» TASK INPUTS
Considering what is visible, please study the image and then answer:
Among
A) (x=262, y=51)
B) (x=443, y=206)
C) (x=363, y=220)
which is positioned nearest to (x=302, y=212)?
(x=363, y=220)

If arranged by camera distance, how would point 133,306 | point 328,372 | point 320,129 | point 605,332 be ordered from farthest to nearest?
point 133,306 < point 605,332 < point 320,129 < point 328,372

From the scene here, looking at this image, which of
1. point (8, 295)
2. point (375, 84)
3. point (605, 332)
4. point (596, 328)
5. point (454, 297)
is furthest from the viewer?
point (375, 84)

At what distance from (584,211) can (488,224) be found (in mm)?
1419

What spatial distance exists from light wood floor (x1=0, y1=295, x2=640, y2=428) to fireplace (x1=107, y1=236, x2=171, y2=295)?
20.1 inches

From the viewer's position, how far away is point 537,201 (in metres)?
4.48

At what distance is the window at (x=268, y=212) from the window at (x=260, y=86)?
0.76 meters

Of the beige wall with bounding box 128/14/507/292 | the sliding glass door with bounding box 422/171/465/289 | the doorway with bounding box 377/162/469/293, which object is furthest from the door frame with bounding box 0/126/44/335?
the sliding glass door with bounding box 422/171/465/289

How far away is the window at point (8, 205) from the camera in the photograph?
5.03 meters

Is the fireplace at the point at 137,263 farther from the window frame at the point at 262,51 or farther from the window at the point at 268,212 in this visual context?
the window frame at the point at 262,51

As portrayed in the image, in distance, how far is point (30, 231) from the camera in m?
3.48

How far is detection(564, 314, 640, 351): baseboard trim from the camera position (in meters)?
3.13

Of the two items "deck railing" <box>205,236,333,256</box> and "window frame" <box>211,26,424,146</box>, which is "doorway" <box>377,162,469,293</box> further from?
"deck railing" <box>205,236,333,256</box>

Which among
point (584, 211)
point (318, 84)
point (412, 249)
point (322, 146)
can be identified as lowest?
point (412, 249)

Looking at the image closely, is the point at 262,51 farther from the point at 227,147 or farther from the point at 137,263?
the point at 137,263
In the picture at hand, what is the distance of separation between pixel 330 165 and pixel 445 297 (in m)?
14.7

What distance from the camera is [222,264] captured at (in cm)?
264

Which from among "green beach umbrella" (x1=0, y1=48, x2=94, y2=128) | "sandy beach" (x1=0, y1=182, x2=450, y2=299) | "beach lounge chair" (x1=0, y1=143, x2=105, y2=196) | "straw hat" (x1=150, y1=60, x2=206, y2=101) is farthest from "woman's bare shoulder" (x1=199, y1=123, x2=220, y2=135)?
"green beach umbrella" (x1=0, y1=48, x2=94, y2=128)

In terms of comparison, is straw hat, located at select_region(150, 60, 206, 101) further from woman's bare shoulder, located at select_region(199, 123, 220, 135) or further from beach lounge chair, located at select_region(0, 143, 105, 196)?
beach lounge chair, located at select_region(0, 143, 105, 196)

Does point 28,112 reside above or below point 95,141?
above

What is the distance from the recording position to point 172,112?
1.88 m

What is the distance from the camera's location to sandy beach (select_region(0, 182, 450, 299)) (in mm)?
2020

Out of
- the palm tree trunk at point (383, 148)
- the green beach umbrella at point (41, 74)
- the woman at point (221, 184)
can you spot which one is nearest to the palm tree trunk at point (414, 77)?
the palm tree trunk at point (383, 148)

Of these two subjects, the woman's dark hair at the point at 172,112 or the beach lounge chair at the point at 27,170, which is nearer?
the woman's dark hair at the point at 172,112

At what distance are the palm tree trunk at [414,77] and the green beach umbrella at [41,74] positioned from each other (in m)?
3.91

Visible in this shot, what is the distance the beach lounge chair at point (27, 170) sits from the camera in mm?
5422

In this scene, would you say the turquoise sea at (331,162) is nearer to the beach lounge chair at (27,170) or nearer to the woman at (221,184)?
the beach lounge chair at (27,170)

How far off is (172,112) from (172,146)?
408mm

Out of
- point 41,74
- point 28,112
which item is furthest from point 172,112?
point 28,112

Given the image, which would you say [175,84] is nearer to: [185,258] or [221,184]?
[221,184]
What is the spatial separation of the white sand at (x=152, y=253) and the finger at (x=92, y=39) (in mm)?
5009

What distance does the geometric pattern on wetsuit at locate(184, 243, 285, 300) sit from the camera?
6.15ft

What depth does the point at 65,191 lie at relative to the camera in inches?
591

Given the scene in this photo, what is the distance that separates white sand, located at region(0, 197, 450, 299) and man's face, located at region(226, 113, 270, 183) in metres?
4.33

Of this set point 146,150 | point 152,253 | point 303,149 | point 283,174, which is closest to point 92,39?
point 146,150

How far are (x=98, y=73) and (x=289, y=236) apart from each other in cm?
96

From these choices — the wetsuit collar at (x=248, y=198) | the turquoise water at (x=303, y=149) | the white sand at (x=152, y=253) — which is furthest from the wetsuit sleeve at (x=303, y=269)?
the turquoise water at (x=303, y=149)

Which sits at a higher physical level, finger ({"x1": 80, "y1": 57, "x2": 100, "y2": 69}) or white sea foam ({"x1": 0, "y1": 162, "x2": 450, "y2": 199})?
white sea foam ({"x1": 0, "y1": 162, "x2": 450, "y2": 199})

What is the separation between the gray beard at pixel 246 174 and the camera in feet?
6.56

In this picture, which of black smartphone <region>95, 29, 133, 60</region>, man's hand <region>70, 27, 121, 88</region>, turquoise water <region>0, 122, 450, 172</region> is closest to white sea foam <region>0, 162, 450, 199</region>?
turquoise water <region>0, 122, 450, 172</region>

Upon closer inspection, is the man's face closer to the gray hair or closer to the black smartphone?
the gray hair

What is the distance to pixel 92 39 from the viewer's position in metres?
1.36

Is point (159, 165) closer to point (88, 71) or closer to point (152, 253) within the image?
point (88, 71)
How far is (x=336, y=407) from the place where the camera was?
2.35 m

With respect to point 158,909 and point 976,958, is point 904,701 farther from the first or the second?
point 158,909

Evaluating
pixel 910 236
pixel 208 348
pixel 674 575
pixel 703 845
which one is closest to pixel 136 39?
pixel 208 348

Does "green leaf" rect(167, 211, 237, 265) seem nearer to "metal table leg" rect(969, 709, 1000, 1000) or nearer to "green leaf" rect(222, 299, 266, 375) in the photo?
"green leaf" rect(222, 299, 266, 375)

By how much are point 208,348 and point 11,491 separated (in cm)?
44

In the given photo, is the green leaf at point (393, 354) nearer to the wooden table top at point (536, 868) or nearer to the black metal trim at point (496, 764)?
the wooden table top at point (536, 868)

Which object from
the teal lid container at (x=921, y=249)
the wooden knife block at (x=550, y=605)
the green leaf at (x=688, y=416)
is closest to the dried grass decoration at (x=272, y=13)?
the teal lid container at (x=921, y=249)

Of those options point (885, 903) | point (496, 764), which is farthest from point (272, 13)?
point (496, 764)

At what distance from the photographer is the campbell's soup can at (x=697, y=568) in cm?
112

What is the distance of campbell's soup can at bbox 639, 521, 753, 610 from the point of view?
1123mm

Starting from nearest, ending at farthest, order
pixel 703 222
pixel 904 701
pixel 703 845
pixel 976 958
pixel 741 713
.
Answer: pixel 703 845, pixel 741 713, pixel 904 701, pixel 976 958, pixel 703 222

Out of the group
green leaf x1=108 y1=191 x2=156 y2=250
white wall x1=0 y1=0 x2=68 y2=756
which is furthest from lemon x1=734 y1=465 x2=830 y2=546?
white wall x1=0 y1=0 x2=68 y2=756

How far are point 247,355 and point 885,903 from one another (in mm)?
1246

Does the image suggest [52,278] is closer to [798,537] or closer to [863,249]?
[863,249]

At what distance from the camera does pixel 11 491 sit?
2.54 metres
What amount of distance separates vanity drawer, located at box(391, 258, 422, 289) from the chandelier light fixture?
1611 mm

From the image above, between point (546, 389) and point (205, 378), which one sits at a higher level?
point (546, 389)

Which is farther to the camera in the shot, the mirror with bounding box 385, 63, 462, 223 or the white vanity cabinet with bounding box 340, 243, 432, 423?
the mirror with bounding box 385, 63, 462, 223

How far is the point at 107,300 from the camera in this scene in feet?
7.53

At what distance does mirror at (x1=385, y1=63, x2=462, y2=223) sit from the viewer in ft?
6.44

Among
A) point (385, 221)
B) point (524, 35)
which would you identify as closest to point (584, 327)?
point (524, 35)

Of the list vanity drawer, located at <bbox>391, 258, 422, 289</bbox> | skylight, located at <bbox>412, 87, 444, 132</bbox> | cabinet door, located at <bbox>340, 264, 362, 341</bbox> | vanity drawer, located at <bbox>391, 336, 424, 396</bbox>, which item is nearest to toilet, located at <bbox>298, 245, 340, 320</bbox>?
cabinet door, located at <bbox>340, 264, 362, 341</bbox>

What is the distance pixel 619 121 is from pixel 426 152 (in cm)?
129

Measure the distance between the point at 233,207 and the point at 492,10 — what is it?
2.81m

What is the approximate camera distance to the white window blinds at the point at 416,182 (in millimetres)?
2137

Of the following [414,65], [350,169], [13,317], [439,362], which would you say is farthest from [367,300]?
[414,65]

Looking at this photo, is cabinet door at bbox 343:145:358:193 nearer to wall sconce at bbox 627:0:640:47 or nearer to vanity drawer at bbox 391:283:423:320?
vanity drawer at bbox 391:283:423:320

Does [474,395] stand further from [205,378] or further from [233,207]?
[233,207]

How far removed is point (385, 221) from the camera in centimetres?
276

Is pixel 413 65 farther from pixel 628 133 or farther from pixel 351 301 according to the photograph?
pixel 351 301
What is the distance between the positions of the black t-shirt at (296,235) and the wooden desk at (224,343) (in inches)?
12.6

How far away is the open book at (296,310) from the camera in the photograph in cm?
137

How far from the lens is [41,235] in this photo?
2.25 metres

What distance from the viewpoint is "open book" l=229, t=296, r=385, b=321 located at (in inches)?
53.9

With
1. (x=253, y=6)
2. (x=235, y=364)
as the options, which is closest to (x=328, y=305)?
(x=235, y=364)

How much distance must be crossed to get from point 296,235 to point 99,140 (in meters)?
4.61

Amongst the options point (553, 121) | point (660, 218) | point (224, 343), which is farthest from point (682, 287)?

» REQUIRED TASK
Locate "What is the distance between" in the material, then quote the line that contains it and all lines after it through the final one.

» RESPONSE TO THIS TASK
What is the distance between the positions of the black t-shirt at (296,235) and the wooden desk at (224,343) (in inches)?
12.6

How far away is the open book at (296,310) from the camera in the photograph in cm?
137

How far from the lens is [41,235] in this photo?
2.25 metres

What distance from the viewpoint is "open book" l=229, t=296, r=385, b=321 located at (in inches)?
53.9

With
1. (x=253, y=6)
2. (x=235, y=364)
as the options, which is closest to (x=328, y=305)?
(x=235, y=364)

How much distance must be crossed to get from point 296,235 to point 99,140 (in meters)?
4.61

Amongst the options point (553, 121) | point (660, 218) | point (224, 343), which is farthest from point (682, 287)?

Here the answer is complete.